The first lab, just a bench and microscope located in closet-sized room by the cellar stairs, was formally dedicated with hymns, prayer, and a benediction on April 16, 1941. Although money had been raised, additional equipment was unavailable until after World War II. Dr. Clough Jr. analyzed samples and typed test reports until a part-time technician could be hired in 1942.
|Barbara Jane Baker (1920-1941)|
By one reckoning from 1956, the third-year students had made annual donations totaling over $10,000—helping purchase equipment like EKG and BMR machines, a centrifuge, constant-temperature oven and water bath, binocular microscope, colorimeter, and a blood bank refrigerator. As the equipment grew, so did the need for work space, and the lab was relocated to a “slightly larger room” in 1955. In the move to the new County Road hospital building in 1958, the lab was allocated two rooms.

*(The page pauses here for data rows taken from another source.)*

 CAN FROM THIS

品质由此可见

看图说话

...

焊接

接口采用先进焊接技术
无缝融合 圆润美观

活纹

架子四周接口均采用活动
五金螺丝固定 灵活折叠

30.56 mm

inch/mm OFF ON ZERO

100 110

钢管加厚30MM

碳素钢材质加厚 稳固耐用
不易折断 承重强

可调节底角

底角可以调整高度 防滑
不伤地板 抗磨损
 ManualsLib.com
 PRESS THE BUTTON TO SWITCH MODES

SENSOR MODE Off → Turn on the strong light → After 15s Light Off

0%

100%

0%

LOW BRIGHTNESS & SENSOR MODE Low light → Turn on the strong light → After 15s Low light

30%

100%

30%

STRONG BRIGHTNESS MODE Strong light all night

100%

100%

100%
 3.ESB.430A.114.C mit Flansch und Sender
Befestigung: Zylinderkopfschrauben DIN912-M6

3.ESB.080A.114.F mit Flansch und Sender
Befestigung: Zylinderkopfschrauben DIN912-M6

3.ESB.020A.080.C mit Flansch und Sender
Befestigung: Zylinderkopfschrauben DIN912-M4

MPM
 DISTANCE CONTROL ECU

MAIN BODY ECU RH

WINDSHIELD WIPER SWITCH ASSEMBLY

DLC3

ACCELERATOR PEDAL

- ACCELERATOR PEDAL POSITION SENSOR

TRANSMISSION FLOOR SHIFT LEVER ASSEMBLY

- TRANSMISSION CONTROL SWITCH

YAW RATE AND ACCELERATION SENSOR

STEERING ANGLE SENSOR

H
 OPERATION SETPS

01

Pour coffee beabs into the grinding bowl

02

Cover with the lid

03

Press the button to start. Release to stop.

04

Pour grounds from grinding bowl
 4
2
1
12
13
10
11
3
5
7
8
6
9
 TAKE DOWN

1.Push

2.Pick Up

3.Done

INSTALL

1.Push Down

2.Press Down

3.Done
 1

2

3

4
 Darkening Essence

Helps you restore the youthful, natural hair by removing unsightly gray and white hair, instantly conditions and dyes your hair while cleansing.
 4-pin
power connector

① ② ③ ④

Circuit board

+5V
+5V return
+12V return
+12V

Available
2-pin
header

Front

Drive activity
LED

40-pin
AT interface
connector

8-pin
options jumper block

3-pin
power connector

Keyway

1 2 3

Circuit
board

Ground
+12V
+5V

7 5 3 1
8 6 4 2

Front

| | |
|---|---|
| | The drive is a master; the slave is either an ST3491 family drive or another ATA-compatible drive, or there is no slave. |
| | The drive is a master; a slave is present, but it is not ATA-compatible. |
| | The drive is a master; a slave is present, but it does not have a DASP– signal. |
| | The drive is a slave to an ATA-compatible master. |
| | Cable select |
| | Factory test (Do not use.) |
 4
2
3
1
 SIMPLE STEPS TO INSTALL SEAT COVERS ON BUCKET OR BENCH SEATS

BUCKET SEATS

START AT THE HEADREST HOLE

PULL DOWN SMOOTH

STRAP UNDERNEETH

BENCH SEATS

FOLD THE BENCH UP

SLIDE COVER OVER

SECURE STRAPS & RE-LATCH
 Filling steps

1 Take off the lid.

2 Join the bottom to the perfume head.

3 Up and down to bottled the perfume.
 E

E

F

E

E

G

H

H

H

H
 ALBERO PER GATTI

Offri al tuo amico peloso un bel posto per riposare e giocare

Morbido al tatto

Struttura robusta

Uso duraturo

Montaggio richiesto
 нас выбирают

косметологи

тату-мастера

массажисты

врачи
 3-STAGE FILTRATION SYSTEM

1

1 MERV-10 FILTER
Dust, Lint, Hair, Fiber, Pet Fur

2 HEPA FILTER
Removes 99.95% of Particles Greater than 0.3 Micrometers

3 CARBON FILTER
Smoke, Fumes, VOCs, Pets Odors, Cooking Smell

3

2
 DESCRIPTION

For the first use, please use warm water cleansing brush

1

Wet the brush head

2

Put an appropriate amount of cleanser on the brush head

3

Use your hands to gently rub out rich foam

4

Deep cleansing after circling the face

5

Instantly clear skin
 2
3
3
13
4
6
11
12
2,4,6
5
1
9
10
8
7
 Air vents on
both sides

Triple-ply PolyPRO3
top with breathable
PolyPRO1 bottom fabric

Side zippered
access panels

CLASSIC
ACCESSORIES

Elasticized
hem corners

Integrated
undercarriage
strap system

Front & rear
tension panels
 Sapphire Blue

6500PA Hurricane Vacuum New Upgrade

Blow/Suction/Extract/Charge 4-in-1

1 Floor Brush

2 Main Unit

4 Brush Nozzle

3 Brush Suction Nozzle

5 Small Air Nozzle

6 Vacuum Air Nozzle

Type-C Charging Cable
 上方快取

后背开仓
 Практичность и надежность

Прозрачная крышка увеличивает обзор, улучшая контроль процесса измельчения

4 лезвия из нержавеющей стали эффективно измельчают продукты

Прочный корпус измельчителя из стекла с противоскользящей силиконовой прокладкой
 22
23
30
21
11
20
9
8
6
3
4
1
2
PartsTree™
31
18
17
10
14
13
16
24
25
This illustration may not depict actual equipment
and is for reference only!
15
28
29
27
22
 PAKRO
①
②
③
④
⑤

By 1972, the cumulative donations had reached $40,000. Contributions to the Baker Memorial Laboratory Fund continued through the 1970s, with Baker’s former classmates often answering the fundraising call to support "Colby's own charity." In 1980, the balance of the memorial fund was legally transferred from the college to the hospital.
So the next time you are waiting for your name to be called at the Drawing Station, peek through the lab’s window and think of the college students and alumnae that made it possible, starting with B.J. Baker. But when those vials appear with your name on them, you might also think of Dr. Blood.
- New London Archives — Colby-Sawyer, New London Hospital, and newspaper collections.
- Granite Monthly, "New Hampshire Necrology", Dr. Robert A. Blood.